(Dataset entries)
------------------------
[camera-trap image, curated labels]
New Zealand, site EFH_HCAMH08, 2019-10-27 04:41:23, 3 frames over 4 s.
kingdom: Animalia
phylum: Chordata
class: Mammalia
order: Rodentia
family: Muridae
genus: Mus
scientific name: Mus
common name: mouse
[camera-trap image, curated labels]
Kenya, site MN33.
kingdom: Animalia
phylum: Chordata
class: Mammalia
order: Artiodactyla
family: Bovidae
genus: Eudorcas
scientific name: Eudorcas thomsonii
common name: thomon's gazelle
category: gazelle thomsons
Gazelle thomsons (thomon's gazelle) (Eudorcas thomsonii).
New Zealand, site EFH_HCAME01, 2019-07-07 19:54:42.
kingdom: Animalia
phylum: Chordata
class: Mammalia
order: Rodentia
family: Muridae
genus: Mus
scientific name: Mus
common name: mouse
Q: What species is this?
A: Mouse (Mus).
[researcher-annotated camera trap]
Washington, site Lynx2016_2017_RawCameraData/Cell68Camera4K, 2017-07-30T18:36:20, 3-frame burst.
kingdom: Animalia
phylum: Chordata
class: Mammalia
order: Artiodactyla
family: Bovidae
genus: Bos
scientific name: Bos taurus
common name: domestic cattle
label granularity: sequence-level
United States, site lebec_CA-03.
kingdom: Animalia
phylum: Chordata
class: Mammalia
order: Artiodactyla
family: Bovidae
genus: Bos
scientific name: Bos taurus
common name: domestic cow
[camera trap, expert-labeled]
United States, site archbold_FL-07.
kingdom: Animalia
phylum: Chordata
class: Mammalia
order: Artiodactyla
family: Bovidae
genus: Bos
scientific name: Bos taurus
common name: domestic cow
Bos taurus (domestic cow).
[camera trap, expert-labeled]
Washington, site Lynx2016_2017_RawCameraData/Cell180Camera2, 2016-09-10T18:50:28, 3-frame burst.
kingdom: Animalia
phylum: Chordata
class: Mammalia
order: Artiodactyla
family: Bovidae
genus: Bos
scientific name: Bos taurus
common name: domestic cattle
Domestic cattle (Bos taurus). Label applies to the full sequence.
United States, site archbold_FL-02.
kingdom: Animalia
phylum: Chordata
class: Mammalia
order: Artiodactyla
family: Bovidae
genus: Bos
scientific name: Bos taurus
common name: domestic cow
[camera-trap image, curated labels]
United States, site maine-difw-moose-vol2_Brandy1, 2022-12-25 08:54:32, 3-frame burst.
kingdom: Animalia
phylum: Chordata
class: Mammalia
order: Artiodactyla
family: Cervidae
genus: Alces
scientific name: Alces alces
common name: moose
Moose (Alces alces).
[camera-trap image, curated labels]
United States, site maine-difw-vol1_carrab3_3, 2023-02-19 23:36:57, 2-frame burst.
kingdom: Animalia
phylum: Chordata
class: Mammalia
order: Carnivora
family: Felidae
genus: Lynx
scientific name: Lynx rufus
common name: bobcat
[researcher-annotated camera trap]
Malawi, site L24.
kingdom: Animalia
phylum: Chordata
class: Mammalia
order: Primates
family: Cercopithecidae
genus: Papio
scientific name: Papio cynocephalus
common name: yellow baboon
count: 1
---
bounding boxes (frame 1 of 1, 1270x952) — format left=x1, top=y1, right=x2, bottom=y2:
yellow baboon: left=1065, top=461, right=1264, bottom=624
------------------------
Reproduce each of the records word for word.

[camera-trap image, curated labels]
New Zealand, site EFH_HCAMH08, 2019-10-27 04:41:23, 3 frames over 4 s.
kingdom: Animalia
phylum: Chordata
class: Mammalia
order: Rodentia
family: Muridae
genus: Mus
scientific name: Mus
common name: mouse
[camera-trap image, curated labels]
Kenya, site MN33.
kingdom: Animalia
phylum: Chordata
class: Mammalia
order: Artiodactyla
family: Bovidae
genus: Eudorcas
scientific name: Eudorcas thomsonii
common name: thomon's gazelle
category: gazelle thomsons
Gazelle thomsons (thomon's gazelle) (Eudorcas thomsonii).
New Zealand, site EFH_HCAME01, 2019-07-07 19:54:42.
kingdom: Animalia
phylum: Chordata
class: Mammalia
order: Rodentia
family: Muridae
genus: Mus
scientific name: Mus
common name: mouse
Q: What species is this?
A: Mouse (Mus).
[researcher-annotated camera trap]
Washington, site Lynx2016_2017_RawCameraData/Cell68Camera4K, 2017-07-30T18:36:20, 3-frame burst.
kingdom: Animalia
phylum: Chordata
class: Mammalia
order: Artiodactyla
family: Bovidae
genus: Bos
scientific name: Bos taurus
common name: domestic cattle
label granularity: sequence-level
United States, site lebec_CA-03.
kingdom: Animalia
phylum: Chordata
class: Mammalia
order: Artiodactyla
family: Bovidae
genus: Bos
scientific name: Bos taurus
common name: domestic cow
[camera trap, expert-labeled]
United States, site archbold_FL-07.
kingdom: Animalia
phylum: Chordata
class: Mammalia
order: Artiodactyla
family: Bovidae
genus: Bos
scientific name: Bos taurus
common name: domestic cow
Bos taurus (domestic cow).
[camera trap, expert-labeled]
Washington, site Lynx2016_2017_RawCameraData/Cell180Camera2, 2016-09-10T18:50:28, 3-frame burst.
kingdom: Animalia
phylum: Chordata
class: Mammalia
order: Artiodactyla
family: Bovidae
genus: Bos
scientific name: Bos taurus
common name: domestic cattle
Domestic cattle (Bos taurus). Label applies to the full sequence.
United States, site archbold_FL-02.
kingdom: Animalia
phylum: Chordata
class: Mammalia
order: Artiodactyla
family: Bovidae
genus: Bos
scientific name: Bos taurus
common name: domestic cow
[camera-trap image, curated labels]
United States, site maine-difw-moose-vol2_Brandy1, 2022-12-25 08:54:32, 3-frame burst.
kingdom: Animalia
phylum: Chordata
class: Mammalia
order: Artiodactyla
family: Cervidae
genus: Alces
scientific name: Alces alces
common name: moose
Moose (Alces alces).
[camera-trap image, curated labels]
United States, site maine-difw-vol1_carrab3_3, 2023-02-19 23:36:57, 2-frame burst.
kingdom: Animalia
phylum: Chordata
class: Mammalia
order: Carnivora
family: Felidae
genus: Lynx
scientific name: Lynx rufus
common name: bobcat
[researcher-annotated camera trap]
Malawi, site L24.
kingdom: Animalia
phylum: Chordata
class: Mammalia
order: Primates
family: Cercopithecidae
genus: Papio
scientific name: Papio cynocephalus
common name: yellow baboon
count: 1
---
bounding boxes (frame 1 of 1, 1270x952) — format left=x1, top=y1, right=x2, bottom=y2:
yellow baboon: left=1065, top=461, right=1264, bottom=624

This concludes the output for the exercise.